■ **Da fare**
(1) Nella discussione sulla frase francese, a che cosa allude il cavallo al galoppo secondo matoupaschat?
(2) Indica se ciascuna affermazione concorda con la discussione sulla frase francese, rispondendo sì o no e citando le parole decisive del testo: (a) savama pensa che la frase sia una metafora; (b) nella frase la donna beve tre bottiglie; (c) savama preferirebbe tradurre la frase letteralmente.
━━━━━ Testo fornito ━━━━━
# le cheval qui remonte  la baie



## savama

Salve a tutti,
eccomi di nuovo qui a chiedervi un'altra cosa... 
La frase seguente...

"... elle s'est descendu deux bouteilles d'Alsace à la vitesse du cheval au galop qui remonte - tu sais - la baie..."

credo sia una metafora... letteralmente, se non sbaglio,l'emittente paragona la velocità di una donna a bere due bottiglie di vino, a quella di un cavallo che attraversa la baia galoppando... quello che vi domando è: esiste una metafora o un modo di dire italiano che rispecchi questo? Perché non mi piacerebbe molto tradurlo letteralmente... 
Voi che ne pensate?? 

Grazie.


----------



## matoupaschat

A questo punto, posso soltanto precisare che allude a quanto succede nella baia del Mont Saint-Michel: la leggenda metropolitana vuole che la marea vi risalga con la velocità di un cavallo al galoppo.


----------



## savama

O_O, ma una persona, come dovrebbe saperle queste cose???
Leggendo questo libro mi sto rendendo conto della mia abissale ignoranza  

Ma quindi, come dovrei tradurlo? Letteralmente e metto una nota che spieghi l'allusione?!


----------



## matoupaschat

> O_O, ma una persona, come dovrebbe saperle queste cose???
━━━━━ Voci fornite ━━━━━
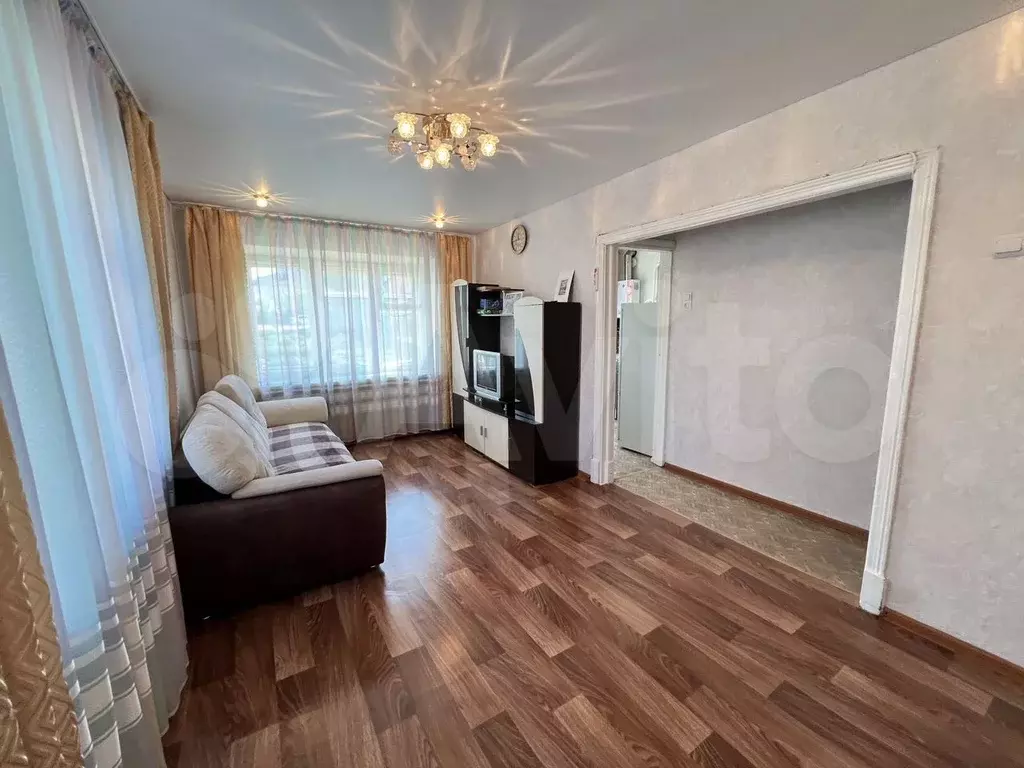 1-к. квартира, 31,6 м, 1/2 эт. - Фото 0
━━━━━
━━━━━ Voci fornite ━━━━━
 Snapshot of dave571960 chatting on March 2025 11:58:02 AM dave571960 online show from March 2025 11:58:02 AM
━━━━━
■ **Risposte**
(1) Alla baia del Mont Saint-Michel, dove, secondo la leggenda metropolitana, la marea risale con la velocità di un cavallo al galoppo.

(2)
(a) Sì: "credo sia una metafora".
(b) No: "elle s'est descendu deux bouteilles d'Alsace".
(c) No: "non mi piacerebbe molto tradurlo letteralmente".